Sammy grinned. “I wonder who this terrible person is, who accused your mother of such a thing?”
“You can play it back if you like,” Rowena said, “but not tonight.”
“I'll wait until you're not here. If there's anything interesting, I'll give you the highlights.”
“Thanks.”
“And if you can't get her to back off,” Sammy said, “I'll call her. I'll tell her that if she interferes with your job we won't be able to afford a house.”
“Kids. We won't be able to afford kids.”
Sammy laughed. “That'll get her for sure. I won't be able to go to law school and our lives will be completely ruined.”
“Think it would be morally justifiable to tell her the boss monitors our calls? And that—”
“Don't worry,” Sammy said. “She may not be terribly reasonable, but she's not completely impossible, and anyway, she's just one person . . . and I am her future son-in-law.”
“I suppose,” Rowena shook her head. “I'm not sure,” she said, “that this getting married is quite as romantic as it's cracked up to be.”
Sammy laughed. “You just wait,” he told her, reaching to play the rest of the message and to start the eighth and last. He drew Rowena to him as her mother rambled on and on . . . and finally said something of some interest.
“I called your father's Aunt Glad,” her mother said, “even though she's, you know, in an Old Folks' Home, and she said you'd already told her! That you went there in person! Really, Rowena, you'll tire yourself out running around like that!”
“Talk about tiring!” Rowena said, as her mother went on to other matters. “As if I'd rather listen to all this nonsense than go tell Aunt Glad we're engaged.”
“Oh, well,” Sammy said. He gave Rowena a squeeze and listened a moment to his future mother-in-law's message. “I think she's winding down now.”
“I guess,” Rowena said, “but I still think that last message is going to be from her as well.”
“Maybe,” said Sammy, “and maybe not.”
“I bet it is.”
Finally Rowena's mother said goodbye. And then the last message began.

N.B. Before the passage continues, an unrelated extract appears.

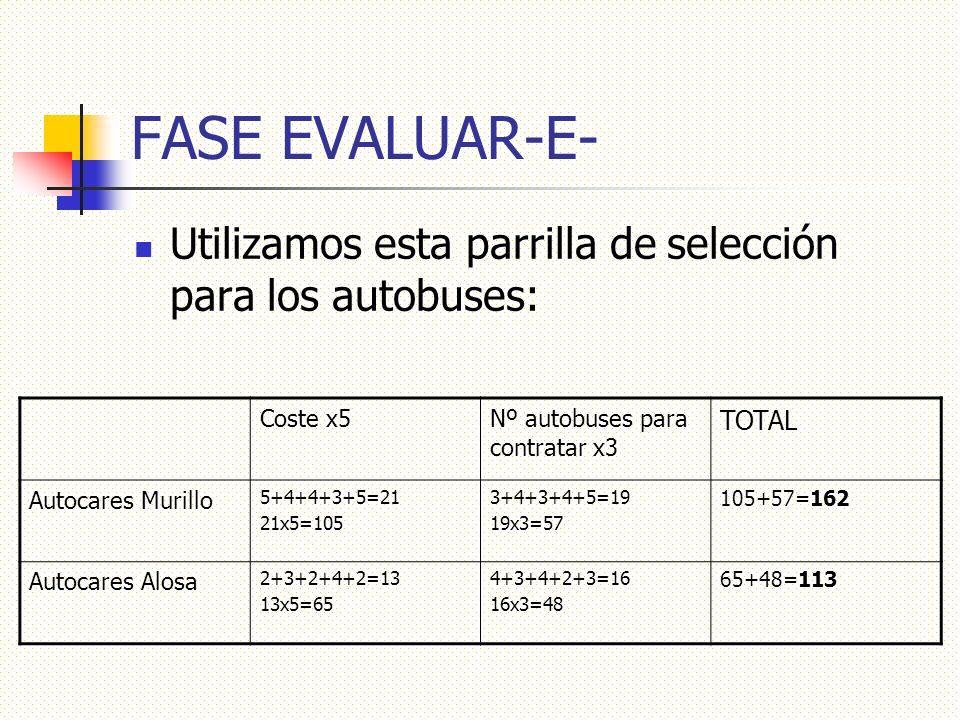 FASE EVALUAR-E- Utilizamos esta parrilla de selección para los autobuses: Coste x5Nº autobuses para contratar x3 TOTAL Autocares Murillo 5+4+4+3+5=21 21x5=105 3+4+3+4+5=19 19x3=57 105+57=162 Autocares Alosa 2+3+2+4+2=13 13x5=65 4+3+4+2+3=16 16x3=48 65+48=113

“Rowena!” cried Maralynne. “Mom is driving me nuts! You have to do something! She's called me three times today! She says I have to help her think of a way to get Chester to propose! She says she's not nagging she's advising but I know a nag when I hear it! You have to do something!”
Rowena leaned against Sammy and started to laugh. And as she laughed, Sammy held her and stroked her and made her feel warm.
“You know,” Rowena said, “it is kind of romantic, you offering to solve a problem for me.”
“It's romantic,” said Sammy, “our being a single unit in that way. Isn't it?”
“It is,” Rowena said, holding him. The answering machine beeped to signal the end of their messages and then fell silent, but they continued to stand like that, together.